It is amazing how many people have thyroid disease in the United States. The World Population Clock estimates the United States Population at more than 310 million as of October 2010, and approximately 27 million people suffer from thyroid disease. If you do the math, with these figures approximately one out of 11 people have thyroid disease. Thyroid disease is common in well-known people: Did you know that former President George Bush as well as his wife Barbara Bush have thyroid disease? Tipper Gore and Oprah Winfrey have it as well.
Thyroid disease in history is extremely interesting. Back in the mid-17th-century, enlarged thyroids (goiters) were thought to be beautiful and a fashionable thing to have. In historical literature, surgery was done on them only when a patient had trouble breathing. Many people died from surgery at this time to remove the thyroid, and those that lived had problems with severe hypothyroidism. It was only 300 to 400 years ago that the thyroid was named by Thomas Wharton, and society today is fortunate indeed to have a better understanding of the thyroid and its functions.
A brilliant surgeon by the name of Theodor Kocher won the Nobel Prize in 1909 for his work in thyroid surgery. He developed a new technique for its removal and was strict with sterile technique. Later in his career, he lost fewer than 1 percent of his patients when he performed the operations. Hallmarks of his career also included gaining a better understanding of thyroid function.
In 1891, George R. Murray noted success treating a patient with severe hypothyroidism with sheep thyroid extract. In a little over 100 years, injections have been replaced by daily synthetic tablets for thyroid replacement. There is so much more to learn about how the thyroid functions and perhaps better ways to replace what is missing. According to diabetes literature, we are close to developing the artificial pancreas. In what year do you think we will be able to say the same thing about an artificial thyroid?
This book will help you understand your thyroid condition, whether it be hypothyroidism or hyperthyroidism. Options available for treatment in the year 2010 will also be discussed. If you have a chronic disease, proper nutrition will always help you stay healthy.
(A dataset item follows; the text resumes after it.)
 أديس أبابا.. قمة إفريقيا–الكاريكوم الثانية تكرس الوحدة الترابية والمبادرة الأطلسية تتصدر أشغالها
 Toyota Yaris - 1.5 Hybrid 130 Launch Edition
Understanding a meal plan that stabilizes weight and offers healthy foods may be confusing. This is true especially if you have more than one medical condition that affects what you can eat. The recipes in this book have been analyzed for many different nutrients. You may not be interested in all of them. If you have a co-existing medical condition where this information is needed, then you'll be able to decide if the recipe can possibly be used. It should also be noted that the analysis of the recipes includes only the basic ingredients. If there are optional ingredients, you should account for them separately.
Reading The Everything® Thyroid Diet Book will answer many of your questions. Make sure all meal plans and medical therapies used are approved by your physician and medical team, including your dietitian, nurse, and pharmacist. Sometimes people have other members of their teams, such as a physical therapist to help with exercise. To locate a dietitian in your area, call the American Dietetic Association at 800-877-1600.
The meal plans in this book are just examples. The information provided is for you to get started improving your health and asking the right questions with your medical team. This book is not a replacement for medical advice. Ask your medical team what is correct for you, and don't be afraid to use the many resources at the end of the book. They should help you gain further understanding of the mighty thyroid!